PROVIDED DATA START

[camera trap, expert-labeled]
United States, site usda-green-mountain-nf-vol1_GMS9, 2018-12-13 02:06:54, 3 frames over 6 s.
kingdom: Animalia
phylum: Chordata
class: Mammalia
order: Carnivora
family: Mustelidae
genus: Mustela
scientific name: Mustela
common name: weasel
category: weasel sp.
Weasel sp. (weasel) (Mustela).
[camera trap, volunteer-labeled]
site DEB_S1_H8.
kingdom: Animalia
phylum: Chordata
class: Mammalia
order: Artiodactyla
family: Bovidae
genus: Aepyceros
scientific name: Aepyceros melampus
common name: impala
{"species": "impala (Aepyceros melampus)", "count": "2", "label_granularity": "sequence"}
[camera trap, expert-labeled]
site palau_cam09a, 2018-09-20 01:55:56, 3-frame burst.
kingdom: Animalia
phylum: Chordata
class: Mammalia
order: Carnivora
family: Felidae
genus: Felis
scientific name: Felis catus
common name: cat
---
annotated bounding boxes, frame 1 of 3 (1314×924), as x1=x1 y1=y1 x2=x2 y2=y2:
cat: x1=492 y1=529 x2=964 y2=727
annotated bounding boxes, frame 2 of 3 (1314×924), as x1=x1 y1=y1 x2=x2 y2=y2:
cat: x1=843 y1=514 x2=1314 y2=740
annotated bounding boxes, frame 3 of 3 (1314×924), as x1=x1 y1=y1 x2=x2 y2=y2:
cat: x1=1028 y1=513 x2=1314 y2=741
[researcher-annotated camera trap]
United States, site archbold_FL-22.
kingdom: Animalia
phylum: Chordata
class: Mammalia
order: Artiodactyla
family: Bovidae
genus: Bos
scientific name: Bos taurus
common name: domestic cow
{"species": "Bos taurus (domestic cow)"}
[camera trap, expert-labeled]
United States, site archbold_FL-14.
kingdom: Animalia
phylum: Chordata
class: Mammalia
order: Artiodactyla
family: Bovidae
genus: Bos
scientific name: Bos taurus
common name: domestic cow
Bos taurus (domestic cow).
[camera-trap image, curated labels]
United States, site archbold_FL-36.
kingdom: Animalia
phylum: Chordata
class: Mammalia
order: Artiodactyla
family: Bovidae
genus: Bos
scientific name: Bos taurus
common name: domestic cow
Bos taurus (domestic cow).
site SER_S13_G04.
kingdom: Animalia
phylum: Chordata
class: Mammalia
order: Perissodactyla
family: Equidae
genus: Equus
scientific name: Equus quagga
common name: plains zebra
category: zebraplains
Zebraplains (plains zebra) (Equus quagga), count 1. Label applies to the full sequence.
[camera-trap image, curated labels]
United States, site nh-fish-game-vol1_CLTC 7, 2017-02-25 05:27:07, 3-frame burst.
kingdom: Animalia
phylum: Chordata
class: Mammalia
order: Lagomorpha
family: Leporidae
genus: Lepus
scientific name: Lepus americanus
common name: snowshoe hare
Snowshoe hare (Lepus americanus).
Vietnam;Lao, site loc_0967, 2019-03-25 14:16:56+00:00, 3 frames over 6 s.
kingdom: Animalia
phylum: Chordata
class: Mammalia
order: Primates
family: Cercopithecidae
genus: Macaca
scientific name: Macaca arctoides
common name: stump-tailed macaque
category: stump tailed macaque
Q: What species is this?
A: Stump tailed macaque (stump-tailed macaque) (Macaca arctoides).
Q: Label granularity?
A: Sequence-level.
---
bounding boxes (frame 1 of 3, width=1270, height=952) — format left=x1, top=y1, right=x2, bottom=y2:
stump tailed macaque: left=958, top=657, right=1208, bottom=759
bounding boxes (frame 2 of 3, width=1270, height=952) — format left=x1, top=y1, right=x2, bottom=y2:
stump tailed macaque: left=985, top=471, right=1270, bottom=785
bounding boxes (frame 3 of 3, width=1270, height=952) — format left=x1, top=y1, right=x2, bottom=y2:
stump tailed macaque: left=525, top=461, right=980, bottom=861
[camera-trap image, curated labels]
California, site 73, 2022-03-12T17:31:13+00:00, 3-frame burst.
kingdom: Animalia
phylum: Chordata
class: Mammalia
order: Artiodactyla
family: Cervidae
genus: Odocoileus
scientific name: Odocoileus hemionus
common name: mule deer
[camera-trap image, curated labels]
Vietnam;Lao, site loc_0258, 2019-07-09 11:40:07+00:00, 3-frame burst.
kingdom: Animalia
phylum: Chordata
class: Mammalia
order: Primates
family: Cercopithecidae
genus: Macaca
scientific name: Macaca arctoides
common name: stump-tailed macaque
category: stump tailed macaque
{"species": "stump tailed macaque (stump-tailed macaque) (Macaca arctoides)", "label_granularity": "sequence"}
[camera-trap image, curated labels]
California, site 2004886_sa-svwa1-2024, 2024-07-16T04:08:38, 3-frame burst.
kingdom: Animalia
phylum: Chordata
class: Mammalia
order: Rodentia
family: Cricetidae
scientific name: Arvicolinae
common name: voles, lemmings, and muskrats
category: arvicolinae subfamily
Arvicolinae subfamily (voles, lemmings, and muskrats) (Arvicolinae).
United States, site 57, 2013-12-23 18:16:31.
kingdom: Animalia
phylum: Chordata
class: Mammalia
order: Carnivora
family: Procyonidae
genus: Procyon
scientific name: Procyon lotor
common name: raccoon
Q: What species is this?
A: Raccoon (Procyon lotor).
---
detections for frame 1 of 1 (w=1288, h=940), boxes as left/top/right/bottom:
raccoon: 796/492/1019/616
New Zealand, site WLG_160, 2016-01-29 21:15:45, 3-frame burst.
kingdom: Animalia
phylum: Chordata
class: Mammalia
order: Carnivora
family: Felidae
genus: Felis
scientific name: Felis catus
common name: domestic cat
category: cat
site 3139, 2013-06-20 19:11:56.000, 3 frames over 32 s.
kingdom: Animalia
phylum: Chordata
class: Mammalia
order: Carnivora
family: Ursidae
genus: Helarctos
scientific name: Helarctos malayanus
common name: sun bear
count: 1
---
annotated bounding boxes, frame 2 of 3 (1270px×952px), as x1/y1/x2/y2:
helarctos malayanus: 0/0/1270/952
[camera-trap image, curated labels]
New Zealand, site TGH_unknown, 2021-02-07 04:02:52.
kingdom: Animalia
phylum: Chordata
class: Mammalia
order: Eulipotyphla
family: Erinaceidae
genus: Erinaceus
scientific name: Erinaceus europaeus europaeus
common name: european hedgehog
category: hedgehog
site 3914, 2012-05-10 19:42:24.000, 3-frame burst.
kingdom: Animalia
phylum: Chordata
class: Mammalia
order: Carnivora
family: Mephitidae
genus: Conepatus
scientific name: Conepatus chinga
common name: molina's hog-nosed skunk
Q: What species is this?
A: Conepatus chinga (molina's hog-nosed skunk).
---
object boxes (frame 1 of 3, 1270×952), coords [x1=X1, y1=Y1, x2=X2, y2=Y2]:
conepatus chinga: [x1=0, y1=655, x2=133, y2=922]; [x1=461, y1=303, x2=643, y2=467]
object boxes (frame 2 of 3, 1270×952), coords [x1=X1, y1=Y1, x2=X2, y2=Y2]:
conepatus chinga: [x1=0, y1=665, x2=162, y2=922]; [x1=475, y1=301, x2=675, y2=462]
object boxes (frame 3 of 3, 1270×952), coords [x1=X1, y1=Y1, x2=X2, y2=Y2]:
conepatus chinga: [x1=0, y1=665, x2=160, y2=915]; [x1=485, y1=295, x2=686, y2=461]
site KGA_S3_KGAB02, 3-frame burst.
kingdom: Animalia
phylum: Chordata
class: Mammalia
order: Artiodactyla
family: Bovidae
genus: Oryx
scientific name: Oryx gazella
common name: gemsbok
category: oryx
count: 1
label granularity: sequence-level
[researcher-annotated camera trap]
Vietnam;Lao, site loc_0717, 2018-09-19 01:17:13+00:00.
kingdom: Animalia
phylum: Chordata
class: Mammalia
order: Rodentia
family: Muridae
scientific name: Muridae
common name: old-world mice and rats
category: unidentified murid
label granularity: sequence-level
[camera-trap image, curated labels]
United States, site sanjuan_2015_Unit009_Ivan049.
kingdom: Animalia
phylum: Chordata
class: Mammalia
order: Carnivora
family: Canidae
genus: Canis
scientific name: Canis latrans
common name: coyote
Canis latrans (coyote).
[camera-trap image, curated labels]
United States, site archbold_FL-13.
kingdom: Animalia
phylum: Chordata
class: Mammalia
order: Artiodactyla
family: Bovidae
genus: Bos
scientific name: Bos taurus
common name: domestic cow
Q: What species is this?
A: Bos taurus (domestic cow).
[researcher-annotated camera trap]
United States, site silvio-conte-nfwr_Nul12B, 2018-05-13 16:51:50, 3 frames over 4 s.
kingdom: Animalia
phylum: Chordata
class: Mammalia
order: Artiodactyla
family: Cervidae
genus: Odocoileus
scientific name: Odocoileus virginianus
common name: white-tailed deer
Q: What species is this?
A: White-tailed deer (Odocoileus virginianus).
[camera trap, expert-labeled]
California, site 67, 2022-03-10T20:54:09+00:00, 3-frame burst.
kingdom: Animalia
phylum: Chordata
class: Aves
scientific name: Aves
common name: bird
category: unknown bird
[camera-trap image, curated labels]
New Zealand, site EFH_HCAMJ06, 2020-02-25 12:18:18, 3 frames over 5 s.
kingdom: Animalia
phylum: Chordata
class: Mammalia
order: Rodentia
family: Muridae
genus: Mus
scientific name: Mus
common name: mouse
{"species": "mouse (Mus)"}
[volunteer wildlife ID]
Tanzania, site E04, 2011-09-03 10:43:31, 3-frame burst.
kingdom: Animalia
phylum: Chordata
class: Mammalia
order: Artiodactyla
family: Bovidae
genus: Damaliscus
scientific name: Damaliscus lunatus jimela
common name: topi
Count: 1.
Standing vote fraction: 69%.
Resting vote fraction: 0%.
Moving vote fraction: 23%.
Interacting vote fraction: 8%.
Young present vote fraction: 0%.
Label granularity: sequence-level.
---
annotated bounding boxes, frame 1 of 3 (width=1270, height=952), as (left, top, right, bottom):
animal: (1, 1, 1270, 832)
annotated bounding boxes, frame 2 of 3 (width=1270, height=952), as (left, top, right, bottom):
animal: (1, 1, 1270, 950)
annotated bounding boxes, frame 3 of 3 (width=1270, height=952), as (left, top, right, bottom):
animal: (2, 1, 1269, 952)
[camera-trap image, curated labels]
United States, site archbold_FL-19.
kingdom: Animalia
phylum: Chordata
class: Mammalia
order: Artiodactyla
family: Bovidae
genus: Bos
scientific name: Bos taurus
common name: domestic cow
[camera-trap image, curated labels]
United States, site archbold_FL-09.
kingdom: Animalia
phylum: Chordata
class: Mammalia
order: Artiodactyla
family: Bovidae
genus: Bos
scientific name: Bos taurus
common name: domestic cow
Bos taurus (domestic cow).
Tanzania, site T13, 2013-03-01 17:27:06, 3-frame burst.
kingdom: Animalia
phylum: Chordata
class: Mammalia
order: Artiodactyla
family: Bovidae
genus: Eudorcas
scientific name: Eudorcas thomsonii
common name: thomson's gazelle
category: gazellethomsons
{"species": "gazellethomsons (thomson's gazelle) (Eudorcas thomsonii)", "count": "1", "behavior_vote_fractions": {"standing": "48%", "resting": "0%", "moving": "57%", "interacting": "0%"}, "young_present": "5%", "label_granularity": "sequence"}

PROVIDED DATA END

= DIRECTIONS FOR THIS TASK =
Within the material above, output exactly the lines from the one with "common name: raccoon" through the one with "common name: gemsbok", end lines included, and nothing besides.

= FINAL ANSWER =
common name: raccoon
Q: What species is this?
A: Raccoon (Procyon lotor).
---
detections for frame 1 of 1 (w=1288, h=940), boxes as left/top/right/bottom:
raccoon: 796/492/1019/616
New Zealand, site WLG_160, 2016-01-29 21:15:45, 3-frame burst.
kingdom: Animalia
phylum: Chordata
class: Mammalia
order: Carnivora
family: Felidae
genus: Felis
scientific name: Felis catus
common name: domestic cat
category: cat
site 3139, 2013-06-20 19:11:56.000, 3 frames over 32 s.
kingdom: Animalia
phylum: Chordata
class: Mammalia
order: Carnivora
family: Ursidae
genus: Helarctos
scientific name: Helarctos malayanus
common name: sun bear
count: 1
---
annotated bounding boxes, frame 2 of 3 (1270px×952px), as x1/y1/x2/y2:
helarctos malayanus: 0/0/1270/952
[camera-trap image, curated labels]
New Zealand, site TGH_unknown, 2021-02-07 04:02:52.
kingdom: Animalia
phylum: Chordata
class: Mammalia
order: Eulipotyphla
family: Erinaceidae
genus: Erinaceus
scientific name: Erinaceus europaeus europaeus
common name: european hedgehog
category: hedgehog
site 3914, 2012-05-10 19:42:24.000, 3-frame burst.
kingdom: Animalia
phylum: Chordata
class: Mammalia
order: Carnivora
family: Mephitidae
genus: Conepatus
scientific name: Conepatus chinga
common name: molina's hog-nosed skunk
Q: What species is this?
A: Conepatus chinga (molina's hog-nosed skunk).
---
object boxes (frame 1 of 3, 1270×952), coords [x1=X1, y1=Y1, x2=X2, y2=Y2]:
conepatus chinga: [x1=0, y1=655, x2=133, y2=922]; [x1=461, y1=303, x2=643, y2=467]
object boxes (frame 2 of 3, 1270×952), coords [x1=X1, y1=Y1, x2=X2, y2=Y2]:
conepatus chinga: [x1=0, y1=665, x2=162, y2=922]; [x1=475, y1=301, x2=675, y2=462]
object boxes (frame 3 of 3, 1270×952), coords [x1=X1, y1=Y1, x2=X2, y2=Y2]:
conepatus chinga: [x1=0, y1=665, x2=160, y2=915]; [x1=485, y1=295, x2=686, y2=461]
site KGA_S3_KGAB02, 3-frame burst.
kingdom: Animalia
phylum: Chordata
class: Mammalia
order: Artiodactyla
family: Bovidae
genus: Oryx
scientific name: Oryx gazella
common name: gemsbok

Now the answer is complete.